Gair frowned, then continued. “I had spent a handful of years here, working on spells I had been considering before, when I heard from a very reliable source that Lothar had been using my well to fashion creatures whose task was to hunt down my descendants—if any lived—and carry them back to Riamh where Lothar could torture them until they revealed my secrets to him. Knowing the weakness of my progeny—and the deviousness of my children which led me to believe they knew more than I would want them to—I knew something had to be done. Unfortunately, I needed someone to help me counter the outrage, for I knew the moment of my full return had not come.” He looked down his nose. “I suppose I should have been grateful at least one of my offspring survived.”

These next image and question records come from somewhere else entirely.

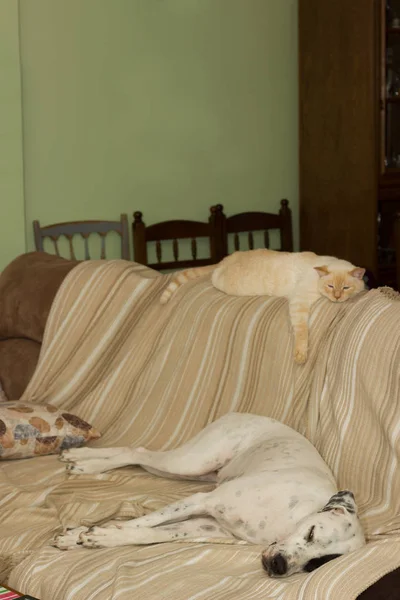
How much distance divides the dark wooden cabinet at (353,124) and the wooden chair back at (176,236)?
0.63 metres

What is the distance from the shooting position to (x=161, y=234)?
16.2 feet

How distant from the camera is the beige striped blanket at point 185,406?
197 cm

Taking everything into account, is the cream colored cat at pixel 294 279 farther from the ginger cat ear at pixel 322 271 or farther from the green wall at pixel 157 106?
the green wall at pixel 157 106

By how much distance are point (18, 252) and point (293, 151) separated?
75.0 inches

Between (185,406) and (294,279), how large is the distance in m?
0.51

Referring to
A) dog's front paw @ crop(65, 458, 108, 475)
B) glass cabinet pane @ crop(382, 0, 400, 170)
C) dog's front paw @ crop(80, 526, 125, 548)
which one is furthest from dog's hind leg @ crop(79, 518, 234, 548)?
glass cabinet pane @ crop(382, 0, 400, 170)

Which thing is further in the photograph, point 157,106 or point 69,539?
point 157,106

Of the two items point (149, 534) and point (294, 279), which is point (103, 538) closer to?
point (149, 534)

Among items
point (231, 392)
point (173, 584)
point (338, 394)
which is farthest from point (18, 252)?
point (173, 584)


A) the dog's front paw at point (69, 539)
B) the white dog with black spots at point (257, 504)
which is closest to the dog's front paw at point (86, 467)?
the white dog with black spots at point (257, 504)

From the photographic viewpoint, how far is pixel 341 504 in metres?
1.99

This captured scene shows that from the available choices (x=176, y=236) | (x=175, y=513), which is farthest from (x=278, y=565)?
(x=176, y=236)

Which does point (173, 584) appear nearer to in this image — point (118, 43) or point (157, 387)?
point (157, 387)

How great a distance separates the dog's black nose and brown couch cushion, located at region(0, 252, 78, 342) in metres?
1.66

“Did you know I had lived?” Ruith asked.
“Oh, aye,” Gair said softly. “After all, Franciscus did a rather poor job of covering his tracks, didn’t he? A pity I was left only with you. I would have preferred one of your brothers.”
Ruith was tempted almost beyond what he could bear to tell his father his damned well had been shut by Mhorghain and Keir, and that Rùnach had spent the past twenty years searching for all the sources Gair had used for his spells and could likely improve upon all of them without any effort. If Rùnach had been willing to lower himself to use Olc, which Ruith was certain he wouldn’t have been.
“So, when I recently saw that young fool there sniffing after my spells, I couldn’t help but use him.” Gair smiled at him. “Such a good fool you are, Thoir.”
Ruith looked at his cousin, who had stopped staring at Gair with his mouth open and was now turning a rather robust shade of red.
Gair leaned forward. “I think he harbors a secret wish to be my apprentice,” he whispered loudly. “I’m not sure he has the wit for it, but I’m willing to try him out for a bit.” He frowned suddenly, then sat back. “I must assume that one of you has all my spells, else you wouldn’t be here.” He looked from Ruith to Thoir and back several times before he finally settled on Ruith. He pursed his lips. “You?”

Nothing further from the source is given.